Le Fonds, qui publiait à Dubaï ses « perspectives économiques mondiales » d’automne, a aussi souligné que les pays de la région devaient s’attaquer au haut niveau de leur endettement. Cette situation pourrait encore se détériorer dans le cas du probable affaiblissement du prix du brut.
La croissance pour l’ensemble de la région devrait s’établir à 5,1 % cette année, contre 3,9 % en 2002, selon les prévisions du FMI.
Outre le facteur pétrolier, le Fonds note que les réformes économiques en Iran, où la croissance devrait atteindre 6,1 % cette année, ont eu un impact positif sur la région.
Aidée par l’effet de la reconstruction de l’Irak, la région devrait maintenir un taux de croissance de 4,5 % l’année prochaine, soit un niveau élevé, dit le FMI.

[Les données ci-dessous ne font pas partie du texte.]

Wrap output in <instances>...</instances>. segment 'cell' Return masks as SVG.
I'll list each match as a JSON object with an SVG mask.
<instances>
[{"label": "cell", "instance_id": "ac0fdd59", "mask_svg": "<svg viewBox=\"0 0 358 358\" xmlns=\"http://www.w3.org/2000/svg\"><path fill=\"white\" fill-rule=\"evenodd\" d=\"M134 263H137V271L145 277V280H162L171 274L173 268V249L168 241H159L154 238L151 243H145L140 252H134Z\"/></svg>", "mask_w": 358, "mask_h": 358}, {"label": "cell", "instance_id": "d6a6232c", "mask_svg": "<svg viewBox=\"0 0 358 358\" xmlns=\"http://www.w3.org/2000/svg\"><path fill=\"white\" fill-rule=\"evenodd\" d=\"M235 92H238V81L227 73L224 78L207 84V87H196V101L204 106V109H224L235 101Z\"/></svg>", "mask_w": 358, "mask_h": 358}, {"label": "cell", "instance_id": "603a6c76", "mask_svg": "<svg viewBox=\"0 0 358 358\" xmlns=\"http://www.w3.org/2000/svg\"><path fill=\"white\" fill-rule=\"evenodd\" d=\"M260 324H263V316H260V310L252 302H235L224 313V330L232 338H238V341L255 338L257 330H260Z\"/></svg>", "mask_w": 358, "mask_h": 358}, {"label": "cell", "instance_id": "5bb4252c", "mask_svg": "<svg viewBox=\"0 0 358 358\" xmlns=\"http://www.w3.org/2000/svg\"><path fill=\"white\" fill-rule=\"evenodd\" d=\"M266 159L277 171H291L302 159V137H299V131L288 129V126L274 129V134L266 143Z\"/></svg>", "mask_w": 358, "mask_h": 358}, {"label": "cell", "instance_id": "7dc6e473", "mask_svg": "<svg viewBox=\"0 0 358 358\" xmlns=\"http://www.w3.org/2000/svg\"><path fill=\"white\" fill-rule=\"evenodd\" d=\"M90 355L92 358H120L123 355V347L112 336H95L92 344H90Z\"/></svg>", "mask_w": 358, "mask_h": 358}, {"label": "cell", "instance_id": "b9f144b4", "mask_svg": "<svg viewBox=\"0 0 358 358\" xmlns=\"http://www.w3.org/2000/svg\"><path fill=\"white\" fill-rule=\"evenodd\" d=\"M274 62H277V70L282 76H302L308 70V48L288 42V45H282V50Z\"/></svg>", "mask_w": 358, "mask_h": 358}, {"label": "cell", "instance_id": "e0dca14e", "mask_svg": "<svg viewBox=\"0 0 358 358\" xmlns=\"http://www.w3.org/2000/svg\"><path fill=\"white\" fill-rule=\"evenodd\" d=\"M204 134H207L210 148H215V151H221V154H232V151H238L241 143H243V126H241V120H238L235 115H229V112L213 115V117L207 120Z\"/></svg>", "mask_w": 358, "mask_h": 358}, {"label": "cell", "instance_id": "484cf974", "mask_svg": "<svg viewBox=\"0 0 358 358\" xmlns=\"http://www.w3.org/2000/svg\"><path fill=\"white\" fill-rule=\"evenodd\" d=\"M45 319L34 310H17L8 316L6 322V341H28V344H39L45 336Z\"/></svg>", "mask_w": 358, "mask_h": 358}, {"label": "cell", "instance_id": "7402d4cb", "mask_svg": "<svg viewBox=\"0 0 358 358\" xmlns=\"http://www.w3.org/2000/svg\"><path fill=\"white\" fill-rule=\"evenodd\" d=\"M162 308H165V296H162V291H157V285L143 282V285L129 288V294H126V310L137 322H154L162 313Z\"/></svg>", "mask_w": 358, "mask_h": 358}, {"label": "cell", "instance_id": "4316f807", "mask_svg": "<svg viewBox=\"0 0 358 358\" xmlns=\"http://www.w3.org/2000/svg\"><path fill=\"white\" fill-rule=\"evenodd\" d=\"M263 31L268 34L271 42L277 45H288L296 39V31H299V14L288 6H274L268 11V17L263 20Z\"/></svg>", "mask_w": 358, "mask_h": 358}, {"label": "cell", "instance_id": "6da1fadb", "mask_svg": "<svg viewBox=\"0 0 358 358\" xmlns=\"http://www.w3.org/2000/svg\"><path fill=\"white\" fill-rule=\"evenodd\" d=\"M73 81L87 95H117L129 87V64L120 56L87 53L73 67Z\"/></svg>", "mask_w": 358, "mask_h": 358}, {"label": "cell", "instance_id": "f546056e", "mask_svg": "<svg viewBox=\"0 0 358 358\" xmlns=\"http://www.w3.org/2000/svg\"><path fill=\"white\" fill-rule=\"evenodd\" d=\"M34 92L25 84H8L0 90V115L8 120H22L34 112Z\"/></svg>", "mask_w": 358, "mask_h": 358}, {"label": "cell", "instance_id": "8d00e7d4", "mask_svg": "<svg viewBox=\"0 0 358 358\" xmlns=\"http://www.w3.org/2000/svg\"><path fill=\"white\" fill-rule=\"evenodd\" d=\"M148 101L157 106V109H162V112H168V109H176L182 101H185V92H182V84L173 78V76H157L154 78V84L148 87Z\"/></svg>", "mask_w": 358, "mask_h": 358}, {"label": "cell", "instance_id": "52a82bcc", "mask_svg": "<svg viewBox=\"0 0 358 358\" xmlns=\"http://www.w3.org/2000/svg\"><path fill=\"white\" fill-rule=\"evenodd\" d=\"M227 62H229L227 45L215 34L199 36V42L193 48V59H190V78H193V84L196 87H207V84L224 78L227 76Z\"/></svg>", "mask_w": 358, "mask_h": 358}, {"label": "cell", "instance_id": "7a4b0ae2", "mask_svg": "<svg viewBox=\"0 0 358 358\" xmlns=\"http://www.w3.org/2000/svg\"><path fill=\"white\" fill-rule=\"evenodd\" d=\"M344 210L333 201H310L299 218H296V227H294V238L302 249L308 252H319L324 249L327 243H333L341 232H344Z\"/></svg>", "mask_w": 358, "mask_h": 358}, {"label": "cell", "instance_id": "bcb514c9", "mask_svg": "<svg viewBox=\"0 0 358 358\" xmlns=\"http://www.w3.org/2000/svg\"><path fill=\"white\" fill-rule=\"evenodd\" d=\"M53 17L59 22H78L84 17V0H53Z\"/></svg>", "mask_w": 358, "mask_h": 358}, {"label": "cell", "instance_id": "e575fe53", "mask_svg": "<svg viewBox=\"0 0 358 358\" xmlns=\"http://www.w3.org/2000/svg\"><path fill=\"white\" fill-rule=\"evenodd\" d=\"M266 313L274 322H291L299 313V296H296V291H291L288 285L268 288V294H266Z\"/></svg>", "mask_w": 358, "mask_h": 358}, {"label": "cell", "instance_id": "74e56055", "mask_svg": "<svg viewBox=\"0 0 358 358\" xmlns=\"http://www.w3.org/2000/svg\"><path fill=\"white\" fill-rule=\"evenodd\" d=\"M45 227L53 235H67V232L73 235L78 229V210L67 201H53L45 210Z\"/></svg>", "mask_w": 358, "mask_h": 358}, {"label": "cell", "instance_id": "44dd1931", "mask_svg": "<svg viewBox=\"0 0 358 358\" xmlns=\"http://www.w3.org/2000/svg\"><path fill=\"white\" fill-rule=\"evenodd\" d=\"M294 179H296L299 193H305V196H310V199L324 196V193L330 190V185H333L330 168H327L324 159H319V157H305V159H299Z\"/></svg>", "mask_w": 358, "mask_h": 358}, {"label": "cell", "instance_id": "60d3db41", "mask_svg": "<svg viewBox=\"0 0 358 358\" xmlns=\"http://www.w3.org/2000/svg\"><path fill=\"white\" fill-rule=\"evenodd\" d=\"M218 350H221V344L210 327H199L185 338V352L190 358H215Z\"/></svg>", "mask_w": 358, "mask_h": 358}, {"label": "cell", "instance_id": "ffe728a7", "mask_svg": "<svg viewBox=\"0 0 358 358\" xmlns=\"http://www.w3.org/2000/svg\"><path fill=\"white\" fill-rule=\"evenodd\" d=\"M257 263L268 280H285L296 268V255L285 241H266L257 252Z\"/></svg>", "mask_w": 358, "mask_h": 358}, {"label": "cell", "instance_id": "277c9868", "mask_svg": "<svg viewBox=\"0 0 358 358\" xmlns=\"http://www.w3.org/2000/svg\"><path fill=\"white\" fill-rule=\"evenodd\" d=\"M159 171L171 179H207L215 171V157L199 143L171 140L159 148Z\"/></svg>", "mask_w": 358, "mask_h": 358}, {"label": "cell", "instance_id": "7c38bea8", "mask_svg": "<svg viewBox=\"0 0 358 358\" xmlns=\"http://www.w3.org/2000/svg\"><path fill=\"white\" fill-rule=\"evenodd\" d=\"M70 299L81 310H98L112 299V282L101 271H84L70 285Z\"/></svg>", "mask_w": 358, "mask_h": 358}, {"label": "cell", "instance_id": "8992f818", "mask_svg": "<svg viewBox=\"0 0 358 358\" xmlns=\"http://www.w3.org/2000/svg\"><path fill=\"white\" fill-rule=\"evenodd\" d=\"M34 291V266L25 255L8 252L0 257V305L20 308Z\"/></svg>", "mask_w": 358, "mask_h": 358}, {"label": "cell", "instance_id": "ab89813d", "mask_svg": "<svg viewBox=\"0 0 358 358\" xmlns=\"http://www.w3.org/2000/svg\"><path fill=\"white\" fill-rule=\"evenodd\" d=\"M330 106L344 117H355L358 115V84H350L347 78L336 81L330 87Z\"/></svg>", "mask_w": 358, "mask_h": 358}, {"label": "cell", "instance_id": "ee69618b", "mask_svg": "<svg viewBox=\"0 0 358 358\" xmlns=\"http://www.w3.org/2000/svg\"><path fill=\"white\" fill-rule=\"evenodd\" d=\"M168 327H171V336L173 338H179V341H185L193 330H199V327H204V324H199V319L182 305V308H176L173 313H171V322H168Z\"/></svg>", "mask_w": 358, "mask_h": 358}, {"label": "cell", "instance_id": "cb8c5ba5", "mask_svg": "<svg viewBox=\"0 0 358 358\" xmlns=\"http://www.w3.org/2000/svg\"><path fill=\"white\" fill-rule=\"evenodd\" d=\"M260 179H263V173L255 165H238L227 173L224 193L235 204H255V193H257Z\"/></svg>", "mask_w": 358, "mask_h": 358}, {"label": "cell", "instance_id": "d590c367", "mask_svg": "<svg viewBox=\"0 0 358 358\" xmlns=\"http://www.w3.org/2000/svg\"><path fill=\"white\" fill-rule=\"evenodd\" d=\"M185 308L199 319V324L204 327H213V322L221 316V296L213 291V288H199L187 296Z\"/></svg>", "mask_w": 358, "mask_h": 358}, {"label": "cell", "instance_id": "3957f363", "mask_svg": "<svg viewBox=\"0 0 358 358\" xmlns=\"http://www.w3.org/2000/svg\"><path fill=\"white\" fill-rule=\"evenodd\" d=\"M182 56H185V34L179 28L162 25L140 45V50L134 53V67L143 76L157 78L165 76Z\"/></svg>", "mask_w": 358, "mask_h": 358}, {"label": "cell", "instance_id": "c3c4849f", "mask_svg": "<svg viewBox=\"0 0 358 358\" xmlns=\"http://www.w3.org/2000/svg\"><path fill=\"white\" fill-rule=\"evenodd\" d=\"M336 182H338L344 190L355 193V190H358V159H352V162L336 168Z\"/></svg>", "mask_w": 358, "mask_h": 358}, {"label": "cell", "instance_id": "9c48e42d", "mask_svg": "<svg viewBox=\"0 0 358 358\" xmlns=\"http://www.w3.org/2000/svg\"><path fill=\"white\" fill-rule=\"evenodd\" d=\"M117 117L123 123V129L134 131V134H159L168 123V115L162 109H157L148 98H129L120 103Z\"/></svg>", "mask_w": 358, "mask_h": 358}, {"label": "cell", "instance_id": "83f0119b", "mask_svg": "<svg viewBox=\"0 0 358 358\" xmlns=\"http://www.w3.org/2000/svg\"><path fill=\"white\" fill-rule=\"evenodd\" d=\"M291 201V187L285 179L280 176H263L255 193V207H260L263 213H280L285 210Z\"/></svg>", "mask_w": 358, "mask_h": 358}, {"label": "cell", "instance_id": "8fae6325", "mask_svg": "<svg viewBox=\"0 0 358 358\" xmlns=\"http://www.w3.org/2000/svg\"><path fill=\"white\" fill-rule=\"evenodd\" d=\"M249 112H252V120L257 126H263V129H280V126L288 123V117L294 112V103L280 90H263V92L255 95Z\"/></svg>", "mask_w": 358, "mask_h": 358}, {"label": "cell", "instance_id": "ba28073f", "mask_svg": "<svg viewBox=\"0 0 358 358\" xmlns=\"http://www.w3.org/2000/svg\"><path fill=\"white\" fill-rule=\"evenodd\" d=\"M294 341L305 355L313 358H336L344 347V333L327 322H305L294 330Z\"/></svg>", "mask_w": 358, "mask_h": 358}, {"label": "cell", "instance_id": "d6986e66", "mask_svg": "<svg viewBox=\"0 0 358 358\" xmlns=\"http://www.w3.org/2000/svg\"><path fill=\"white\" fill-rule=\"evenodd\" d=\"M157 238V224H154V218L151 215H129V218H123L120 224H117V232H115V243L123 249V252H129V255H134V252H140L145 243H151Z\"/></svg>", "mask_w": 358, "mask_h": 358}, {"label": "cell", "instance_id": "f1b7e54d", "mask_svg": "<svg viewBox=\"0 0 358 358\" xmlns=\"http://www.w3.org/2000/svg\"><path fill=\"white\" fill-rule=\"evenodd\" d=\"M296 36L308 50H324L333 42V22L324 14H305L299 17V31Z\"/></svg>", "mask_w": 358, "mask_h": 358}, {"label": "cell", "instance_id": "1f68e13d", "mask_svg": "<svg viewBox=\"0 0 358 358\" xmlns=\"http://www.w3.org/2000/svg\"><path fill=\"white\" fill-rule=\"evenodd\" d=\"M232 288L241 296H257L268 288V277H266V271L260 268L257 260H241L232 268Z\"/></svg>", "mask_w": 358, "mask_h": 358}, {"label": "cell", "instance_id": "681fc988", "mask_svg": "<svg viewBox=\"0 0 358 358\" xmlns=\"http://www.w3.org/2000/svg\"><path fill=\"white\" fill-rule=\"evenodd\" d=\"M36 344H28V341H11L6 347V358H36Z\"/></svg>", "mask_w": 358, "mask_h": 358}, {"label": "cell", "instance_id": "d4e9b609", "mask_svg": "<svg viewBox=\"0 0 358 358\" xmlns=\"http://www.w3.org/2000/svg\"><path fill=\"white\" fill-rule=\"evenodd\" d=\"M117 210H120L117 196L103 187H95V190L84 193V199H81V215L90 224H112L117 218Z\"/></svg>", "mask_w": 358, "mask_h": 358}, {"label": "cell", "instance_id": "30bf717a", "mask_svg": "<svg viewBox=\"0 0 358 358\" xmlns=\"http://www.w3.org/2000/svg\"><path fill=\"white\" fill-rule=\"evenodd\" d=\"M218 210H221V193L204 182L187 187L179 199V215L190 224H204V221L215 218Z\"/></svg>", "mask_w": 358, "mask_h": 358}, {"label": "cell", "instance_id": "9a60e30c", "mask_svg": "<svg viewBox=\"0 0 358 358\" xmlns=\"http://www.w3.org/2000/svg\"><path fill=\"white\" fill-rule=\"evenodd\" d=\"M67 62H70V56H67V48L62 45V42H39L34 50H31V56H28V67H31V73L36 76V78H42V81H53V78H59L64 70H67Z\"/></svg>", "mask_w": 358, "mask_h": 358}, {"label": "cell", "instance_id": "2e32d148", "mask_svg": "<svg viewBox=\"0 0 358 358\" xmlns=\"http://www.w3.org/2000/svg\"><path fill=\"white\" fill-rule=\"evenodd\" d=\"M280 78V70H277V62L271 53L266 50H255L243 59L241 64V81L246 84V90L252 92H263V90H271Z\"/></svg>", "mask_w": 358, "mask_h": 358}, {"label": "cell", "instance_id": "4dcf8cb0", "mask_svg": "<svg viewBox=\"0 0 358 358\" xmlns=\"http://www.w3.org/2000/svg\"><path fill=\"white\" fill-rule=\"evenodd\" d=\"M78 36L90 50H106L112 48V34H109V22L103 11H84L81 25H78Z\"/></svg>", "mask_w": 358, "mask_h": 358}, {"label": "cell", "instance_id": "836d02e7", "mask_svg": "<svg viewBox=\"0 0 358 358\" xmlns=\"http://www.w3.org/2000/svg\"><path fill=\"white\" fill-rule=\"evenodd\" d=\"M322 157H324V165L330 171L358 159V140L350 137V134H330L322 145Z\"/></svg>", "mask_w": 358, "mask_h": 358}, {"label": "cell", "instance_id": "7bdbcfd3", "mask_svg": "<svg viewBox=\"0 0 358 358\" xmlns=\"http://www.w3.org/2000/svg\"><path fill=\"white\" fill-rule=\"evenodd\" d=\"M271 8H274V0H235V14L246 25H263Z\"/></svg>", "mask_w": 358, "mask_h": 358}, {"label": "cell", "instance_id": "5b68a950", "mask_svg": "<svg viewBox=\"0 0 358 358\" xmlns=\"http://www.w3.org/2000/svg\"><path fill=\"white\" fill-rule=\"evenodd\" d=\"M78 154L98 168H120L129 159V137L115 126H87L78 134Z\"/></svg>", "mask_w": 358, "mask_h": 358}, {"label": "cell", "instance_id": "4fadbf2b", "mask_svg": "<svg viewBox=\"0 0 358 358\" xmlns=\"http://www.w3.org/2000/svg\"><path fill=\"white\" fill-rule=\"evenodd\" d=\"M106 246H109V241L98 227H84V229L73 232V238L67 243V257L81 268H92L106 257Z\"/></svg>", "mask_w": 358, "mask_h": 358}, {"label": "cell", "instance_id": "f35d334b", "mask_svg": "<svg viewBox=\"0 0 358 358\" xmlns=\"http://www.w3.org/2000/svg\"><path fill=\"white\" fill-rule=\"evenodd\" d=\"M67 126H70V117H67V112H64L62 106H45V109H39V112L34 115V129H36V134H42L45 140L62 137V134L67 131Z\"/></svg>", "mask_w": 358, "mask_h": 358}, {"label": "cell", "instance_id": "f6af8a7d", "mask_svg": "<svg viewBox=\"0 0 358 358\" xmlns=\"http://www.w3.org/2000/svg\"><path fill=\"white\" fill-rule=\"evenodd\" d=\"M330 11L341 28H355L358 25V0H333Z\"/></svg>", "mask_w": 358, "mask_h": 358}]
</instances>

« La perspective pour le marché pétrolier reste sujette à une incertitude considérable, et beaucoup d’analystes pétroliers voient la probabilité d’une évolution des prix à la baisse à moyen terme, ce qui aurait clairement des implications significatives pour les producteurs de pétrole de la région », estime le Fonds.
Le FMI entend par Moyen-Orient une région très large, allant de la Libye à l’Iran.
La croissance dans les pays les moins riches en pétrole, comme la Jordanie, l’Égypte et la Syrie, sera plus modérée et pénalisée par les incertitudes géopolitiques qui affectent durement l’industrie touristique.
Le défi principal pour la région réside dans sa capacité à dégager une croissance suffisante pour créer des emplois et faire en sorte que le marché du travail puisse absorber l’augmentation de la population.
Le directeur du département du FMI pour le Moyen-Orient, George Abed, a souligné, lors d’une conférence de presse, que les pays de la région devaient réaliser des taux de croissance supérieurs à 6 % pour réduire les taux de chômage.
Le chef économiste adjoint du FMI, David Robinson, a critiqué les gouvernements de la région et estimé qu’ils n’étaient pas parvenus ces dernières années à stimuler la croissance du secteur non pétrolier.
« Pendant les 20 dernières années, cela a été une déception, et par conséquent, nous avons des taux de chômage assez importants dans la région », a-t-il déclaré, appelant les pays arabes à créer un climat propice aux investissements, à l’image de la Chine et des pays asiatiques.
Israël, qui sort de la pire récession de son histoire, devrait pour sa part enregistrer une faible croissance de 0,7 % en 2003. Le FMI estime que la Banque centrale israélienne dispose d’une marge pour baisser encore ses taux d’intérêt.